Les Roubaisiens et les habitants des Hauts-de-France en auront bientôt la démonstration. Même s’il tient à « rester dans l’hyperacuité, l’hypersensibilité » et finalement « la fragilité » propres à la création, à 48 ans, l’âge de la maturité et de la stature conférées par quinze années de direction artistique, Sylvain Groud a choisi de répondre à la consultation lancée par le ministère de la Culture pour la direction du CCN. « Roubaix est un territoire d’une densité et d’une intensité à la hauteur d’un projet comme celui que je défends, c’est-à-dire descendre des temples de la culture. La démocratisation culturelle n’aura lieu que si l’artiste vient vers les publics. » Sylvain Groud ambitionne ainsi de créer un CCN mobile investissant les zones blanches de notre région, là où, traditionnellement, le spectacle n’entre pas.
CCN et vous !
Cette itinérance de l’œuvre se fera à Roubaix, déjà, au travers d’un projet conçu avec son complice et directeur adjoint, Denis Lucas, et construit avec les « acteurs qui font la réalité poétique du territoire » : le musée La Piscine, La Condition Publique, la Compagnie de l’Oiseau-Mouche, Le Gymnase CDCN, Le Fresnoy, l’association Parkour59, etc. Sylvain Groud en a déjà rencontré une trentaine. « Il est absolument question de faire avec eux, d’ajouter ma spécificité aux leurs, de co-construire et faire en sorte que chacun apporte son expertise et sa force au projet global qui est de s’épanouir à travers une œuvre artistique. »

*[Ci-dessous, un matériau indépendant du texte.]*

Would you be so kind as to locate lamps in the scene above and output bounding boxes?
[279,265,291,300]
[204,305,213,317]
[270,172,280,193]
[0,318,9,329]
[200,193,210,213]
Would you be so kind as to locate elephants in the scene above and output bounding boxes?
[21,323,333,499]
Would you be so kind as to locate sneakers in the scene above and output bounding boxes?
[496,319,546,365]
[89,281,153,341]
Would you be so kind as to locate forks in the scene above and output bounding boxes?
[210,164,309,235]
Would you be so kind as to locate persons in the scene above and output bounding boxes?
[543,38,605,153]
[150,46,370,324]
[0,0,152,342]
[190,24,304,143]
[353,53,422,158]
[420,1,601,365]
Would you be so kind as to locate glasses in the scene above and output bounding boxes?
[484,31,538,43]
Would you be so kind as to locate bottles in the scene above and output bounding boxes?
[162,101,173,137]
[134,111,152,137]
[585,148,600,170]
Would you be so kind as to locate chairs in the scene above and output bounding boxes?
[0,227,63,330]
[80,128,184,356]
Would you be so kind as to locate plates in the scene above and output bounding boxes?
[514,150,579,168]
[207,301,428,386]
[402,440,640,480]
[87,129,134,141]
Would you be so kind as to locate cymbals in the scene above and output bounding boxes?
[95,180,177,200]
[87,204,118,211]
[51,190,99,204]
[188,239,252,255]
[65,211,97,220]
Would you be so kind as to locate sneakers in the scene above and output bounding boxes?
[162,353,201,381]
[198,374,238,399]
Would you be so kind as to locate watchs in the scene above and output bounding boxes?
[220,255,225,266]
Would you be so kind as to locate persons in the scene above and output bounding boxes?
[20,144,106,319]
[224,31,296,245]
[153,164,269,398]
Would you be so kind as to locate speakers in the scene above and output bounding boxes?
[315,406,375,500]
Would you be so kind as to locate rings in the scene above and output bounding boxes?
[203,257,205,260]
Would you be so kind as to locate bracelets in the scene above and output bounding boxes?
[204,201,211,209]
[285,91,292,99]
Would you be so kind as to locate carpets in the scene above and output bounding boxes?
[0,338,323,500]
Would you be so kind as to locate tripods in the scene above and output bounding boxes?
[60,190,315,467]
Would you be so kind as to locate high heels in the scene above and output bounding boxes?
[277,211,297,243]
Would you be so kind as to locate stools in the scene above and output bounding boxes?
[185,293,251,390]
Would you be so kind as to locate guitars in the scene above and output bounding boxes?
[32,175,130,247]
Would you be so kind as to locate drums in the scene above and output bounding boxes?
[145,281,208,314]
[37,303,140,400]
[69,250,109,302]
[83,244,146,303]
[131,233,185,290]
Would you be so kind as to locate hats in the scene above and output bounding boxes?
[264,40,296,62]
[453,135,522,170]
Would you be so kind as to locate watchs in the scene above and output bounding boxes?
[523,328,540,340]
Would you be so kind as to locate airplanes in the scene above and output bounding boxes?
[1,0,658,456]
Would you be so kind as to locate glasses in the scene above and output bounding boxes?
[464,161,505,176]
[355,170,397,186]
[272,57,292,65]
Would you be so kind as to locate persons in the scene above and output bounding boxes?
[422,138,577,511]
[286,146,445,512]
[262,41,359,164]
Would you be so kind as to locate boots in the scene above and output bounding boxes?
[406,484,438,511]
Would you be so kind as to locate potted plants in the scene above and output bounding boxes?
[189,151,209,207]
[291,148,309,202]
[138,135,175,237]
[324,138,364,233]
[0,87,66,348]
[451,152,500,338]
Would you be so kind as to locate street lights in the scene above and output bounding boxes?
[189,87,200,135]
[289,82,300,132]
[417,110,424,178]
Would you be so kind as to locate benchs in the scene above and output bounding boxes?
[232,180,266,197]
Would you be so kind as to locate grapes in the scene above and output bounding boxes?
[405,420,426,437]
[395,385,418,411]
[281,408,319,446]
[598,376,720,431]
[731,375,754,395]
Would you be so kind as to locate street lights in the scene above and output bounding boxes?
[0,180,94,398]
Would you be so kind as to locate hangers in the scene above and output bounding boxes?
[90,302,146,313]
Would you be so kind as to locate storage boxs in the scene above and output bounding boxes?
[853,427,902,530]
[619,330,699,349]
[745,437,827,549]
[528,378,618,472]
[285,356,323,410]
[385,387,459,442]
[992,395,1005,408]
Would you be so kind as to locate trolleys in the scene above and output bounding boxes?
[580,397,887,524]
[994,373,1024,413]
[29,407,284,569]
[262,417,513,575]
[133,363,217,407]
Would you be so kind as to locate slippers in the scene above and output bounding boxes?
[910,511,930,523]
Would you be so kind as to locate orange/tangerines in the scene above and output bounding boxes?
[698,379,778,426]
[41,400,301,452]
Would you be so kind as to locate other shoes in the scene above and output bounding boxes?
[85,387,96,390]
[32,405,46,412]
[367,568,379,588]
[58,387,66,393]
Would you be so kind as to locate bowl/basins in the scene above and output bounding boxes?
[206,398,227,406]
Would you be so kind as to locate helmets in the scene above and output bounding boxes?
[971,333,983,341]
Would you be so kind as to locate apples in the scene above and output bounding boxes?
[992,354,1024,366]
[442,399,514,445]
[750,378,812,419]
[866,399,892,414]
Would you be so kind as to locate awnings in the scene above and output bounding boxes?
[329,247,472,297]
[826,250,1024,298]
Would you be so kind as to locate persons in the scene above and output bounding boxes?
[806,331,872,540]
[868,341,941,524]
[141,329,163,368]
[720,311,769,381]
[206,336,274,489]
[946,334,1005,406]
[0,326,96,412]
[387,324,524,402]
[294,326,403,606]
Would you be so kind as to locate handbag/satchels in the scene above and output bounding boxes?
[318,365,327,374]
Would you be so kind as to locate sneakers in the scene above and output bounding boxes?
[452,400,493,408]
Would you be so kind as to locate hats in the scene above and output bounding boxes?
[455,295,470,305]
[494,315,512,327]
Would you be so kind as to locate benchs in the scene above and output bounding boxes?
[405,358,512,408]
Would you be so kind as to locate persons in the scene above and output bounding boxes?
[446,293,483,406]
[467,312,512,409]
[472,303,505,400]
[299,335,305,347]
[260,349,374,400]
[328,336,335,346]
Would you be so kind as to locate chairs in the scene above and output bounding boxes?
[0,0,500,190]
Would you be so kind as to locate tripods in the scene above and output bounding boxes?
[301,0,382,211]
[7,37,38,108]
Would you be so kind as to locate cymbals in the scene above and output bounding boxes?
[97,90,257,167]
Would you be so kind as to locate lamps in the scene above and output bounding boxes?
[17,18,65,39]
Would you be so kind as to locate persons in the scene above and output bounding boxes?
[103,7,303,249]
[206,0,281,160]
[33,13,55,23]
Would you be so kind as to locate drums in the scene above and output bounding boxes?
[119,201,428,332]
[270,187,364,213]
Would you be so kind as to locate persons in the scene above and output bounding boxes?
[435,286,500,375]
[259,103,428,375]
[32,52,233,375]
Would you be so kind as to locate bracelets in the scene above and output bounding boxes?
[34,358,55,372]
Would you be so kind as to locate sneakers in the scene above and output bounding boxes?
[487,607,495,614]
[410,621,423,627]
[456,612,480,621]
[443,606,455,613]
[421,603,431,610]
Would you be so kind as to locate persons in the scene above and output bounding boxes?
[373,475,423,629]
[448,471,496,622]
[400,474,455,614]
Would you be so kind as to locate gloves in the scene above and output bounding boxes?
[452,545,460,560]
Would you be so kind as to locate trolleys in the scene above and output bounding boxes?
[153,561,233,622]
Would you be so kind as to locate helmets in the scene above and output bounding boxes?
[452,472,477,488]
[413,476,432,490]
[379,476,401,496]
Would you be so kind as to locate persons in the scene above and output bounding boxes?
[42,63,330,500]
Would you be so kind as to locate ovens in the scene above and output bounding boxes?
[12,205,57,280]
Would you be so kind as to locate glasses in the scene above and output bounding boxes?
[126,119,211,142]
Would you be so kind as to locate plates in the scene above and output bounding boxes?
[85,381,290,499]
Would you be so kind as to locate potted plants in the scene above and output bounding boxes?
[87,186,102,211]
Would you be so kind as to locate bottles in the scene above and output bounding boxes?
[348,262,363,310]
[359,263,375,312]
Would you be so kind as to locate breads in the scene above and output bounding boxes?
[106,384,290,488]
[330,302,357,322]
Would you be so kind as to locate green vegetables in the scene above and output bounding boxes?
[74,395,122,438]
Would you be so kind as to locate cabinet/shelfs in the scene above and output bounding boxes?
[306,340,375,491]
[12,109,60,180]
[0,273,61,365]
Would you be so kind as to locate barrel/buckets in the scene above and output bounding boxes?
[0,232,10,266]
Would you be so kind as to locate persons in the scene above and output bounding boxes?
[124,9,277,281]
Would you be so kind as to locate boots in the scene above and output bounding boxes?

Investir des endroits insolites, comme la gare ou le parc Barbieux. Danser à La Piscine. Aller vers le public et le faire venir au CCN. Y inviter des chorégraphes et des artistes de tout horizon, musiciens, comédiens, metteurs en scène… pour faire rayonner la structure au niveau national et international : c’est tout cela à la fois le projet de Sylvain Groud. « Mon projet s’appelle “CCN et vous”. On peut y entendre “Bougez-vous“, “Mobilisez-vous“, mais aussi “C’est le vôtre“. J’aspire à ce que le CCN devienne un endroit ressource où l’on puisse apprendre, rêver, partager. Mon projet sera réussi si tout Roubaisien à qui l’on demande ce qu’est le CCN, répond : c’est l’endroit où l’on fabrique la danse ! ».
Bio expresse
- 1969 : Naissance à Bondy
- 1991 : Diplômé du Conservatoire national supérieur musique et danse de Paris
- 1992 : Entrée au Ballet Preljocaj
- 2002 : Création de sa compagnie MAD en Normandie
- 2018 : Nomination à la direction du CCN de Roubaix
Les coups de cœur de Sylvain
Les Roubaisiens. Ceux que j’ai rencontrés déjà, mais ceux aussi que je regarde, que j’observe dans tous les espaces de vie, leur histoire, ce qu’ils ont vécu jusqu’à présent et ce que, j’espère, on vivra ensemble demain.
Baraka. Peut-être parce que c’est l’un des premiers endroits que j’ai rencontré, mais aussi pour son esprit participatif. L’économie solidaire et durable est un sujet qu’on doit absolument avoir en tête si on veut s’en sortir. Baraka défend cela.
La Condition Publique. Je m’y sens bien. C’est un lieu où l’on rêve et où l’on expérimente des choses, un endroit où l’on rencontre l’autre pour essayer de s’enrichir.